— Excerpt to read —
Starmer made himself sound like a political Mr Bump

As part of their wider cover for this, alongside the early excuses, the government had released a series of stock lines for Labour MPs to take which varied from the completely incredible to the downright offensive. One, in a sign of just how incapable of learning any lesson about optics No. 10 appears to be, sought to distract from the PM’s plight by quoting an Epstein victim at length. Labour MPs – in a sign of the popularity of our glorious leader – leaked them to unsympathetic journalists within minutes.

Obviously Starmer’s task was twofold. To try and convince people that he wasn’t to blame and, critically, that someone else was. He began his statement and references to ‘opportunities missed by Foreign Office officials’ began to crop up. Olly Robbins, meet the front wheels of the bus.

Starmer’s line was that he is someone who, try as he might, had been regrettably let down despite all of his attempts to do the right thing. He wanted it to be a sort of latter-day Pilgrim’s Progress – Mandy wickedly taking him up the Slough of Despond, that sort of thing. In fact, Starmer made himself sound like a political Mr Bump, unable even to leave his house without crashing into glaringly obvious obstacles. 

‘I could and should have been told,’ he bleated. Starmer was essentially arguing that he is so irrelevant to the actual business of running the country that people can take some of the most important decisions of state without telling him. If only that were true.

Starmer played heavily on being disappointed; there are men in the ‘before’ photographs of viagra adverts less impotent than this. However, ‘he’s not malign; he’s just staggeringly incompetent’ might not be the zinger defence of Starmer’s career that the government thinks it is. It also fails to account for the very real likelihood that the PM is both.

— Given problem —
Can you copy word for word the part of the Starmer excerpt that starts with the words containing "Starmer’s line was" and ends with "that were true."? The lines after the Starmer excerpt aren't needed for anything here.

— Data excerpt —
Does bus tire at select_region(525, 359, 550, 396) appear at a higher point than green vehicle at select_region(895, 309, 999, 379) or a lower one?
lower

— Task solution —
Starmer’s line was that he is someone who, try as he might, had been regrettably let down despite all of his attempts to do the right thing. He wanted it to be a sort of latter-day Pilgrim’s Progress – Mandy wickedly taking him up the Slough of Despond, that sort of thing. In fact, Starmer made himself sound like a political Mr Bump, unable even to leave his house without crashing into glaringly obvious obstacles. 

‘I could and should have been told,’ he bleated. Starmer was essentially arguing that he is so irrelevant to the actual business of running the country that people can take some of the most important decisions of state without telling him. If only that were true.